BRIEF 1 -
Duplicate the portion of the LLM-judge bias excerpt starting at "Research shows error" and ending at "making unreliable decisions.", reproducing every word of that range without alteration.
BRIEF 2 -
Go on with the excerpt on LLM-judge bias and agent reliability metrics, picking up after its final sentence.

#### SELECTED EXCERPT

Mitigating LLM-Judge Bias

Research shows error rates can exceed 50% without proper bias handling. Three common biases:

Bias	Description	Mitigation
Position Bias	Judge favors the response appearing first in A/B comparisons	Randomize presentation order
Length Bias	Longer responses score higher even when content isn't better	Add instruction "brevity is preferred when correct"
Agreeableness Bias	Judge tends to agree with responses rather than critique them	Ensemble: run N judge instances, take majority vote

Critical Warning

Before deploying LLM-as-Judge to production, validate by measuring Spearman correlation against 100–200 human-scored samples. Target a minimum of 0.80+ before trusting automated judgment. Below this threshold, the judge is making unreliable decisions.

Pass@k and Pass^k: Two Faces of Reliability

Agent evaluation introduces two metrics not typically needed for standard LLM evaluation:

Pass@k — Probability of success at least once in k attempts

Suitable for use cases where users can retry: chatbots, code generation, search. If pass@3 = 95%, the agent succeeds within 3 attempts for 95% of cases.

########
#### EXCERPTED DATA

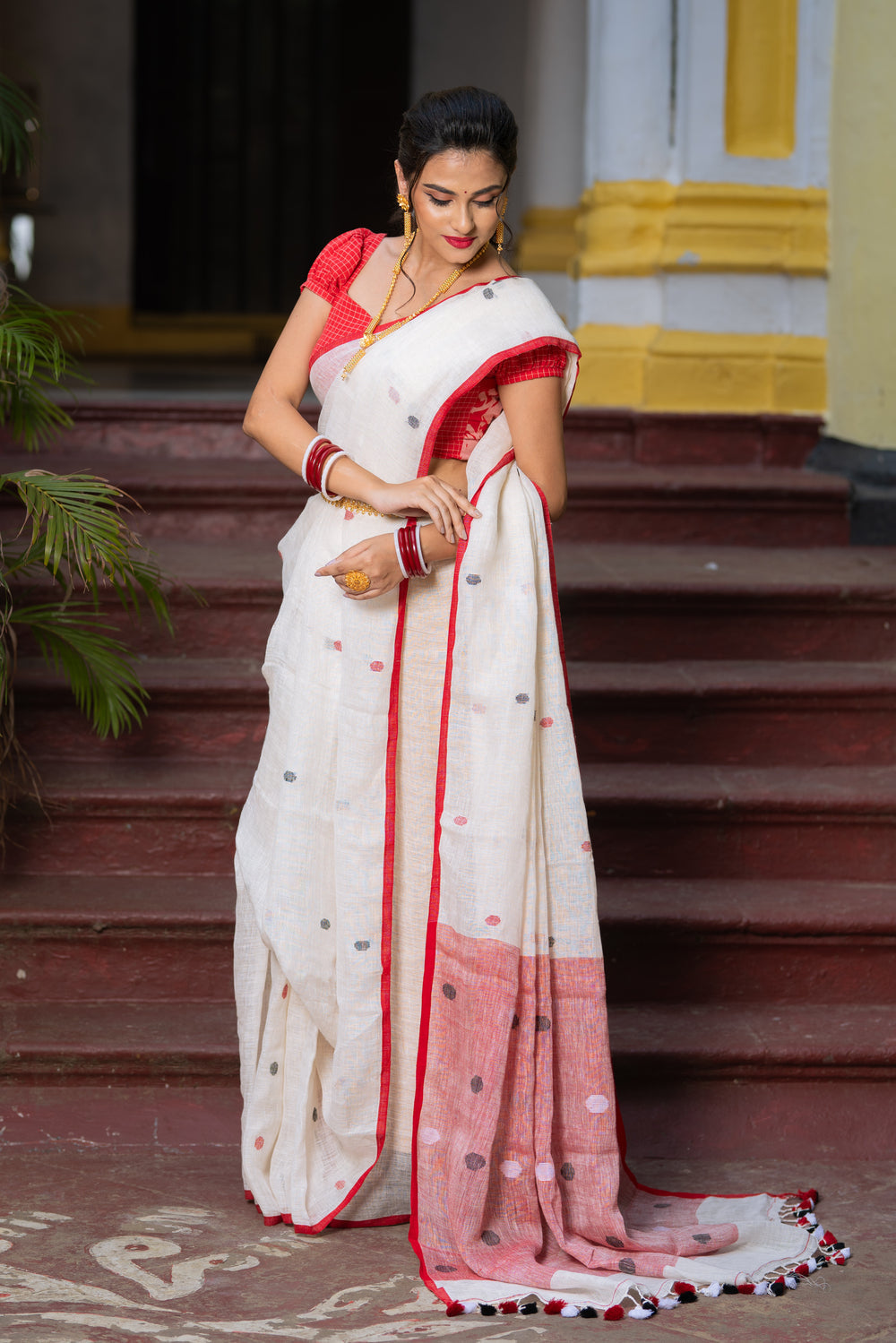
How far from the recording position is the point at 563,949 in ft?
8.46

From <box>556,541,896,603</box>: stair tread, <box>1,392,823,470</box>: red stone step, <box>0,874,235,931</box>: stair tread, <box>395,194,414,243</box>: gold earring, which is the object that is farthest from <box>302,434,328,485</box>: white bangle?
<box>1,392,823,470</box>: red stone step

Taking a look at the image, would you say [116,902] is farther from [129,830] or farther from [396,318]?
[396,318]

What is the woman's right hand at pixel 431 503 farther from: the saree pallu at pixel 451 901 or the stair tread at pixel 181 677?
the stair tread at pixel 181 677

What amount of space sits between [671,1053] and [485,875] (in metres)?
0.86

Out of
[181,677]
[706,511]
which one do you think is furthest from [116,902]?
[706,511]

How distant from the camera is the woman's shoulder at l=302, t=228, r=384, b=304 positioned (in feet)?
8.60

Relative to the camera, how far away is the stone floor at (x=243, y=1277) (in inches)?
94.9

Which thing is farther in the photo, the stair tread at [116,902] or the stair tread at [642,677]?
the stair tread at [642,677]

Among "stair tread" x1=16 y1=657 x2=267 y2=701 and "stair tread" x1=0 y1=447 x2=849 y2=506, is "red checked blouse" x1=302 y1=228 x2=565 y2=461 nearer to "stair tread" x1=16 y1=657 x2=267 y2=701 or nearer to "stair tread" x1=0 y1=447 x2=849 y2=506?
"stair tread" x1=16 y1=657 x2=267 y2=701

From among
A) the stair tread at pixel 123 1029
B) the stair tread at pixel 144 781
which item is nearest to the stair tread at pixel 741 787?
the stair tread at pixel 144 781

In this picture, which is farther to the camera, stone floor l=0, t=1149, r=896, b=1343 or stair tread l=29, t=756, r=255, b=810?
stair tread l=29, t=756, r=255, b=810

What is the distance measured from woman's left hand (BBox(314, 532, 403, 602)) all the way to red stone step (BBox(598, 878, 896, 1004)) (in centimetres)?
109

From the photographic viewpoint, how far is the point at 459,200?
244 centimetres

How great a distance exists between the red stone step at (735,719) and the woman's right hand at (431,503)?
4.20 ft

########

RESULT 1 -
Research shows error rates can exceed 50% without proper bias handling. Three common biases:

Bias	Description	Mitigation
Position Bias	Judge favors the response appearing first in A/B comparisons	Randomize presentation order
Length Bias	Longer responses score higher even when content isn't better	Add instruction "brevity is preferred when correct"
Agreeableness Bias	Judge tends to agree with responses rather than critique them	Ensemble: run N judge instances, take majority vote

Critical Warning

Before deploying LLM-as-Judge to production, validate by measuring Spearman correlation against 100–200 human-scored samples. Target a minimum of 0.80+ before trusting automated judgment. Below this threshold, the judge is making unreliable decisions.

RESULT 2 -
Pass^k — Probability of success on ALL k attempts

Suitable for critical use cases: financial transactions, deployment automation, medical decisions. If pass^5 = 90%, the agent succeeds all 5/5 times for 90% of cases — measuring true reliability.

An agent with pass@1 = 85% sounds acceptable, but pass^5 drops to only ~44% — meaning nearly half of all tasks will fail at least once across 5 runs. This is critical insight for production systems.

Popular AI Agent Benchmarks (2026)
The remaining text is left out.